Поэтика моды (Осиновская) - страница 59

Интересно, что славянская богиня-мать Мокошь (Макошь, Макоша, Макеша), по некоторым версиям исследователей, – тоже пряха. Так, В. Иванов и В. Топоров считают, что имя Мокоши происходит от индоевропейского «mokos» – прядение и что типологически Мокошь близка к греческим мойрам (Иванов, Топоров 1982: 175–187). Эта интерпретация подтверждается и в художественных источниках. Взять, например, произведение русского писателя-стилиста рубежа XIX–XX веков Алексея Ремизова «К Морю-Океану»: «На прибойном сыром берегу вещая Мокуша, охраняя молнийный огонь, щелкала всю ночь веретеном, пряла горящую нить из священных огней» (Ремизов 1909: 48, 49).

Образы мифологических прях перекочевали во многие сказки. Метафорически у Пушкина те «три девицы» – переосмысленный образ «трех прях», прекрасных парок или зловещих нарний. Прямо-таки «портретное» сходство с богинями судьбы можно найти в «Трех пряхах» братьев Гримм. Главную героиню, которая не любит прясть, берет себе на службу королева и дает ей задание переработать весь хлопок, который есть во дворце. Девушка встречает трех женщин, которые и делают за нее всю работу. Нигде в сказке не говорится, что они ведьмы или феи. Их называют пряхами, женщинами или старухами. На их «сверхчеловечность», причастность к потустороннему миру указывают их физиологические особенности: «…и была у одной из них ступня широкая, а у другой такая толстая нижняя губа, что прямо вся к подбородку свисала, а у третьей был широкий большой палец» (Гримм 1957: 69–70). Подобными внешними уродствами снабжает богинь судьбы старший современник братьев Гримм, живописец Гойя, в своей картине «Парки». Там у одной из старух-парок оттопырена губа, у другой – скрюченные опухшие пальцы.
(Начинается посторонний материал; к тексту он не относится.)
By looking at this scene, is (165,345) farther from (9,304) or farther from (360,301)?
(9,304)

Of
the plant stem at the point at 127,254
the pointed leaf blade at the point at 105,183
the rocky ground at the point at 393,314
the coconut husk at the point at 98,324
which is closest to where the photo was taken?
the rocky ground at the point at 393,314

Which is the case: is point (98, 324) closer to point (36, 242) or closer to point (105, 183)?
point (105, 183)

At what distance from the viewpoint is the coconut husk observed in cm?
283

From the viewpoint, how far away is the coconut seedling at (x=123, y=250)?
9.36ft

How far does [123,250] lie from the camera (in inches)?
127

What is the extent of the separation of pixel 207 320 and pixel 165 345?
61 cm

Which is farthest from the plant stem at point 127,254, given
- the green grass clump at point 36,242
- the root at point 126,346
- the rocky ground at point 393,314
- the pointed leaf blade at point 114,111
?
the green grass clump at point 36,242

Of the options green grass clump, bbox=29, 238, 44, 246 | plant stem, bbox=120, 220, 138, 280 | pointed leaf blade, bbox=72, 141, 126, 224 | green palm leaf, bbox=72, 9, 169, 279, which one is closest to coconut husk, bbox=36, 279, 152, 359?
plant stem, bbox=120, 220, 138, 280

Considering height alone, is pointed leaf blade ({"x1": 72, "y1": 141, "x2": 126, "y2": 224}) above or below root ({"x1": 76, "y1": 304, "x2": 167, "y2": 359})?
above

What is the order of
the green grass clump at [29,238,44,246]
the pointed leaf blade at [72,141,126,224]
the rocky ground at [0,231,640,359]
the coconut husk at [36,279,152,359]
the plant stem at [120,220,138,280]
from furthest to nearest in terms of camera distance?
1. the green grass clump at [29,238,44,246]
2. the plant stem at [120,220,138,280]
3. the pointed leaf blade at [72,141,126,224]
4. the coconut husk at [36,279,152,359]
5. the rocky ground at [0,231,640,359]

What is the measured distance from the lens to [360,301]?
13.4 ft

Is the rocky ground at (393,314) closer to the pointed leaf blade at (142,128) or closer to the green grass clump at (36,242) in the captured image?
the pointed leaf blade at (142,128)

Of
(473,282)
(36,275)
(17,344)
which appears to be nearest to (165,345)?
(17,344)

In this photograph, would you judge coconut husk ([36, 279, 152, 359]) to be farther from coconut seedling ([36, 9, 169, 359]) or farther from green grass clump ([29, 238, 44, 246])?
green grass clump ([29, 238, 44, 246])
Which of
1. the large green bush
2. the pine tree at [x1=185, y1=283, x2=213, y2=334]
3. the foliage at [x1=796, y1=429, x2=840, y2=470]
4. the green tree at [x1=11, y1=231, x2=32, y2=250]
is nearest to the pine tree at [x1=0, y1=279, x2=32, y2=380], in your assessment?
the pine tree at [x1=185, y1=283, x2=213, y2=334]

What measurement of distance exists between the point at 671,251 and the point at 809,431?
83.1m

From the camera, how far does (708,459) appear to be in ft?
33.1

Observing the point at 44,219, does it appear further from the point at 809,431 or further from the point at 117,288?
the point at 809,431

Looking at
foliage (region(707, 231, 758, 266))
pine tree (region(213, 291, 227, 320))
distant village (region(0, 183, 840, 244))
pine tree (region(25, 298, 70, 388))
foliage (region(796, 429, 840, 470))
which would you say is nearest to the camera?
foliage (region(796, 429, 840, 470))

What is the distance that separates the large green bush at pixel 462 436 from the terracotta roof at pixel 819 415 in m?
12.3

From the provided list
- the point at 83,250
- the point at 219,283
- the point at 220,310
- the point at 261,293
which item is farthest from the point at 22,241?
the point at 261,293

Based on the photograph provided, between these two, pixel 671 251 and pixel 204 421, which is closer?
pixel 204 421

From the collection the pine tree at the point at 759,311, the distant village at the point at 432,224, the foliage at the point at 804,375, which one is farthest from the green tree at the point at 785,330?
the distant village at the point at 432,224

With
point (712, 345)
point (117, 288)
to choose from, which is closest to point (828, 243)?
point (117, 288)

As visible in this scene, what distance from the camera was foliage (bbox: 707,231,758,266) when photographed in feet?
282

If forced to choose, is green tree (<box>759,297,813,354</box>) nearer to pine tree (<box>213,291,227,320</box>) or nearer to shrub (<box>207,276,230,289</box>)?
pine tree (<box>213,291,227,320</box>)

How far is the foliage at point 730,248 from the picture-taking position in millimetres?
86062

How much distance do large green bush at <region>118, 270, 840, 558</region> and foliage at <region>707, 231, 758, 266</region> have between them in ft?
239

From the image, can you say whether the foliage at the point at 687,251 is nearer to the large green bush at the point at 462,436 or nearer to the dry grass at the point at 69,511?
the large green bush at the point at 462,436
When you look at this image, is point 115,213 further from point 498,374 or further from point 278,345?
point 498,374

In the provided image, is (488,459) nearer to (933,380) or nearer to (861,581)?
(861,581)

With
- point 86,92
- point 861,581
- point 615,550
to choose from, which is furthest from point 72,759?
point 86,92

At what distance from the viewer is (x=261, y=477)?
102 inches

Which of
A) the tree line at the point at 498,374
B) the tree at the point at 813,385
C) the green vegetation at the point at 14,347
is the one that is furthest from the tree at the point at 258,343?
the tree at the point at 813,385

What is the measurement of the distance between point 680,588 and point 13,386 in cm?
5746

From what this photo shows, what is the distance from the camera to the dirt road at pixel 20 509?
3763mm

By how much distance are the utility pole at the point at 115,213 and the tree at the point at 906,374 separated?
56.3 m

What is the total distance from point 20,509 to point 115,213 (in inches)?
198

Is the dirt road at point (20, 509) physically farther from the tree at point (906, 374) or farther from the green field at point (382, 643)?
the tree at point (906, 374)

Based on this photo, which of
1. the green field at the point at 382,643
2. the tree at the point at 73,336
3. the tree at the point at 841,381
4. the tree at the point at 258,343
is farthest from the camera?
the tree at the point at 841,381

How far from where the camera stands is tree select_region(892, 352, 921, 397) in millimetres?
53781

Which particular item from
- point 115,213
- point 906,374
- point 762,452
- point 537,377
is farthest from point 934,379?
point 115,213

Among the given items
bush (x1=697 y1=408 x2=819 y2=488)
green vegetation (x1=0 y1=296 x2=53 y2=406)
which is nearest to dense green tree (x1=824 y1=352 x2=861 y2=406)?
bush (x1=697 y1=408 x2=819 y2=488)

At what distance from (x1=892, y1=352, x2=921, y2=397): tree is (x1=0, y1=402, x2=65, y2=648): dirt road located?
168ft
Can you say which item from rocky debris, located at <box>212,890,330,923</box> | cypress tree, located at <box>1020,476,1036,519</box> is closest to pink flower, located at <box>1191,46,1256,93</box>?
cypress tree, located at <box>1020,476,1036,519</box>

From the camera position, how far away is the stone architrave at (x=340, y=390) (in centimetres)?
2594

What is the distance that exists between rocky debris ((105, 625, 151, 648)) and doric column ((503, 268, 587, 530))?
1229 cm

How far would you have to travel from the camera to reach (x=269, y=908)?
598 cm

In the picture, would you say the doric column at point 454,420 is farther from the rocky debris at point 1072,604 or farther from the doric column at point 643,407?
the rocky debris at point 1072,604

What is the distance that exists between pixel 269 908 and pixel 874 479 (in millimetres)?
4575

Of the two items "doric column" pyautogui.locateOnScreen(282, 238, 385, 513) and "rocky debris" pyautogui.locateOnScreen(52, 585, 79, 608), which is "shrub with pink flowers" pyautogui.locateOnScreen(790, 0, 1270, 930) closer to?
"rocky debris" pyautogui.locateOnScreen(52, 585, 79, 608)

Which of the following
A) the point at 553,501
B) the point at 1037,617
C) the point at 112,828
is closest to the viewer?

Отсылками к мифологическому образному полю пронизана и «Спящая красавица». Состояние, в которое впадает Спящая красавица, уколовшись веретеном, – полусон-полусмерть (слишком долгий, вековой сон, слишком «живая» смерть): «Трудно описать словами, как хороша была спящая принцесса. Она нисколько не побледнела. Щеки у нее оставались розовыми, а губы красными, точно кораллы») (Перро 1936: 14). Это «мерцание» сна-смерти – древнее мерцание мифологических смыслов: согласно Гесиоду, Гипнос, бог сна, – сын богини ночи Нюкте и брат Танатоса, бога смерти. («Там же имеют дома сыновья многосумрачной Ночи, Сон со Смертью – ужасные боги» (Гесиод 1963: 720).) И обоим божествам сестрами приходятся пряхи-мойры. В LIX Орфическом гимне, посвященном мойрам, они названы «чадами любимыми Ночи» (Нюкте): «О беспредельные Мойры, о чада любимые Ночи! // Вам, о имущие много имен, я молюсь, о жилицы // Области мрачного моря, где теплые волны ночные» (Гесиод 1963: 407). История Спящей красавицы – переосмысленный миф, в логику которого укладываются и зловещая фея-предсказательница (воплощение Клофы, прядущей нить судьбы), и встреча принцессы со старухой с веретеном (пряха Лахетис) и ее последующее погружение в сон-смерть (Гипнос-Танатос). В полной версии сказки Перро, помимо злой колдуньи и старушки с веретеном, фигурирует и третья зловещая женщина – мать принца, людоедка (Перро 1936: 19). Ее можно соотнести и с богиней ночи Нюкте (людоедка приказывает убить детей Принца и Спящей красавицы, которых зовут «Утренняя заря» и «Ясный день», то есть людоедка противопоставляется детям именно через дихотомию ночь – день, мрак – свет), и с третьей, самой зловещей мойрой, Атропос, обрубающей нить жизни.